Brano del documento —
Iniziative per il riconoscimento alla memoria delle vittime delle stragi nazifasciste

(Iniziative per il riconoscimento alla memoria delle vittime delle stragi e delle persecuzioni nazifasciste – n. 2-00231)

PRESIDENTE. L’onorevole Burgio ha facoltà di illustrare la sua interpellanza n. 2-00231 (vedi l’allegato A – Interpellanze urgenti sezione 3).

ALBERTO BURGIO. Signor Presidente, la mia interpellanza riguarda, da una parte, i fatti di Cefalonia, acquisiti alla memoria storica, e, dall’altra, una vicenda giudiziaria assolutamente recente, anzi ancora in corso, e che nei prossimi giorni conoscerà un atto di grande rilevanza. Vorrei riepilogare molto schematicamente i fatti.

Testo dell'esercizio a — Secondo il brano, di quali due argomenti tratta l'interpellanza di Alberto Burgio?

Dati registrati
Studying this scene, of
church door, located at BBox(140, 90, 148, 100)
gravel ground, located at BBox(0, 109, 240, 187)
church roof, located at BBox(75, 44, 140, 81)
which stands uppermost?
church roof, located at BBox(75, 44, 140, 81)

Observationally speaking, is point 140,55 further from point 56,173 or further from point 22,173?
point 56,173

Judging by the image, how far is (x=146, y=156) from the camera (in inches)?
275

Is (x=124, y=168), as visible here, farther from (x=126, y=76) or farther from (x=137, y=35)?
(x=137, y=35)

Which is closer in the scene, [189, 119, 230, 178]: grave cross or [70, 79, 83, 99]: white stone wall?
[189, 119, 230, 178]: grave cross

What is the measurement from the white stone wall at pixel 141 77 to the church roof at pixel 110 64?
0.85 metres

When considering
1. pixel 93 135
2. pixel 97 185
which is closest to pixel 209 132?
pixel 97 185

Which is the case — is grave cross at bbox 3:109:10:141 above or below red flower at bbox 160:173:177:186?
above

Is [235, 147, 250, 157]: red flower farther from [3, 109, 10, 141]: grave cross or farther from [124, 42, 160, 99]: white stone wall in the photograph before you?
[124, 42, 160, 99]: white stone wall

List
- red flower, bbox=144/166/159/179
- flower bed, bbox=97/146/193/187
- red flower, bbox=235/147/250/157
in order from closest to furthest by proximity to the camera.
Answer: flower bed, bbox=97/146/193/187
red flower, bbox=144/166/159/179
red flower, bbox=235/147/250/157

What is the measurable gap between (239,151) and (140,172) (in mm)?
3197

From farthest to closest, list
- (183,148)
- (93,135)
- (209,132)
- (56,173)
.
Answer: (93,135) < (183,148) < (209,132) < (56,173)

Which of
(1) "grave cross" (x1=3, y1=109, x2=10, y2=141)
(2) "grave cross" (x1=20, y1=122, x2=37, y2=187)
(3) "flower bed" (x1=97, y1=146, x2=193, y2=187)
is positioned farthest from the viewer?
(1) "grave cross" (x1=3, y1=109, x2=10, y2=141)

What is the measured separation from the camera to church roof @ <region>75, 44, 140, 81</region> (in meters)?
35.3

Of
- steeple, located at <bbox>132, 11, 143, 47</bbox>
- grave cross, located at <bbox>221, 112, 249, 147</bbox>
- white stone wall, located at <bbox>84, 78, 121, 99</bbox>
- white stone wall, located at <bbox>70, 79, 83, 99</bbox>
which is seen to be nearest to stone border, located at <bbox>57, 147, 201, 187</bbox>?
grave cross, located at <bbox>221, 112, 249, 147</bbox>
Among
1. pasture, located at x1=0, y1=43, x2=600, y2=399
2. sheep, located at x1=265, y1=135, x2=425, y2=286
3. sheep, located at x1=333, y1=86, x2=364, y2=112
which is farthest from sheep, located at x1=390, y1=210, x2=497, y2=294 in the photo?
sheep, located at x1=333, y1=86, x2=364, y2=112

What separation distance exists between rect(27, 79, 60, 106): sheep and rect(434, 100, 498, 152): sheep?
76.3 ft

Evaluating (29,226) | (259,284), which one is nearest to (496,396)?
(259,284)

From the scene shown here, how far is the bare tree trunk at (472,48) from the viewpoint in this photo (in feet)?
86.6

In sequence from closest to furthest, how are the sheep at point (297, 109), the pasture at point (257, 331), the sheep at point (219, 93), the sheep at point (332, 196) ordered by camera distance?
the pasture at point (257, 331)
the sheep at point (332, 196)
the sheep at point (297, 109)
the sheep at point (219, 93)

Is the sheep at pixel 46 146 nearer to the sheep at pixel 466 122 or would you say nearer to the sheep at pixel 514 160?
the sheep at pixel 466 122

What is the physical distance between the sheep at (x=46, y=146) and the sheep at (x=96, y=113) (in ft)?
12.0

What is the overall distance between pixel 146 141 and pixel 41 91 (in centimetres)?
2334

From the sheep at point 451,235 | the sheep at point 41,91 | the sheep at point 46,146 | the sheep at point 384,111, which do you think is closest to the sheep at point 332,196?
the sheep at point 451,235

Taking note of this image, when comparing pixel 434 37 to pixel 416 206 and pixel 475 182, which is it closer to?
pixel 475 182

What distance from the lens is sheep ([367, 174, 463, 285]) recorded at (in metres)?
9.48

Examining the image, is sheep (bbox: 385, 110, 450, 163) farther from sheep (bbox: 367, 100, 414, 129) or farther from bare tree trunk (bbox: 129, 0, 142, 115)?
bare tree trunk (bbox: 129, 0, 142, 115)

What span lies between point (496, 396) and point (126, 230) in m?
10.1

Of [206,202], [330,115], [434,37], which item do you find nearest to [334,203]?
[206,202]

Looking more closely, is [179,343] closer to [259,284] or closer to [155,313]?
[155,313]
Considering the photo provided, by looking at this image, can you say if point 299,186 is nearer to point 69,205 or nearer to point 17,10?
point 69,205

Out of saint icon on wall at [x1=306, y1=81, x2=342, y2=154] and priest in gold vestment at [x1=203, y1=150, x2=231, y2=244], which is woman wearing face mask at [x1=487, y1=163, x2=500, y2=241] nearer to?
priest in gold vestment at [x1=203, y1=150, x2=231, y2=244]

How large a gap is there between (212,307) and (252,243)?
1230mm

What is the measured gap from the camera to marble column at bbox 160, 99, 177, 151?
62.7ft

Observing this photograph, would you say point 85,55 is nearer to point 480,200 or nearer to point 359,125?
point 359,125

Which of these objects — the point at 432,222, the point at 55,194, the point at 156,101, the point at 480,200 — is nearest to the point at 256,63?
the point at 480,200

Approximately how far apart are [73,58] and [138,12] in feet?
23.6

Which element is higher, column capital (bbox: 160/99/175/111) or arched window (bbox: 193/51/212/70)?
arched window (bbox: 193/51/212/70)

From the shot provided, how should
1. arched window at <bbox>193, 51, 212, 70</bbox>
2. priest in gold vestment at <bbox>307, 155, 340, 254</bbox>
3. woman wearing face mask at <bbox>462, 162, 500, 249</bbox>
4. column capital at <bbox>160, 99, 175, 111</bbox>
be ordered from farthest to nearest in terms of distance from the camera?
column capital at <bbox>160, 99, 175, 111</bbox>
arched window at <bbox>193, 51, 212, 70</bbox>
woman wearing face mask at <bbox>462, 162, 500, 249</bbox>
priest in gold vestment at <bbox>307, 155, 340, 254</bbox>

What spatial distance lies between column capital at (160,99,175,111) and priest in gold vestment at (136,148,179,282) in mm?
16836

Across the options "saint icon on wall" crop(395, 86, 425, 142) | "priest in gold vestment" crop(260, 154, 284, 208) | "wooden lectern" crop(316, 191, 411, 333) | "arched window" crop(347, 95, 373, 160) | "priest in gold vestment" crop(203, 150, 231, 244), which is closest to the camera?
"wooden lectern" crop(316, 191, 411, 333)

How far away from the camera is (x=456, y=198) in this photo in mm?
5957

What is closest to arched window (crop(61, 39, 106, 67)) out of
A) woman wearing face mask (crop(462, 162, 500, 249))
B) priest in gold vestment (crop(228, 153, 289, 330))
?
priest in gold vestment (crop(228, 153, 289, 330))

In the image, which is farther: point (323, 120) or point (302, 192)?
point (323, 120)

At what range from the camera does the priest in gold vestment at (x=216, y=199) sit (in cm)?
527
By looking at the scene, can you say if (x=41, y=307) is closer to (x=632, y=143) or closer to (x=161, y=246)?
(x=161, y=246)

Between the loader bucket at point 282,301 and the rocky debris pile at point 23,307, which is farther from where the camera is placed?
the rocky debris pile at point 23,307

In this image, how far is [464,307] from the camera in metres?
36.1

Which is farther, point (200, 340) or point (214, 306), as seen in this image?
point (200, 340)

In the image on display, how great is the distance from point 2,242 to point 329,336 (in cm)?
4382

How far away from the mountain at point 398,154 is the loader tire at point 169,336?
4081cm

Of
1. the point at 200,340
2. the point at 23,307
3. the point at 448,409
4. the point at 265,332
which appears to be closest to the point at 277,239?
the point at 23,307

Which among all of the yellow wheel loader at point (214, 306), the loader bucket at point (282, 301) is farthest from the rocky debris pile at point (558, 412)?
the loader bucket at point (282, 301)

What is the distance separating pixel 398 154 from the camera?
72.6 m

Testo dell'esercizio b — Trova nei dati tutte le righe che contengono la parola "distance" e ricopiale.

Soluzione completa a — Dei fatti di Cefalonia e di una vicenda giudiziaria molto recente, ancora in corso.

Soluzione completa b —
What separation distance exists between rect(27, 79, 60, 106): sheep and rect(434, 100, 498, 152): sheep?
In sequence from closest to furthest, how are the sheep at point (297, 109), the pasture at point (257, 331), the sheep at point (219, 93), the sheep at point (332, 196) ordered by camera distance?
What is the physical distance between the sheep at (x=46, y=146) and the sheep at (x=96, y=113) (in ft)?
What is the overall distance between pixel 146 141 and pixel 41 91 (in centimetres)?
What distance from the lens is sheep ([367, 174, 463, 285]) recorded at (in metres)?
be ordered from farthest to nearest in terms of distance from the camera?
What spatial distance lies between column capital at (160,99,175,111) and priest in gold vestment at (136,148,179,282) in mm?
In the image on display, how great is the distance from point 2,242 to point 329,336 (in cm)?
What is the distance separating pixel 398 154 from the camera?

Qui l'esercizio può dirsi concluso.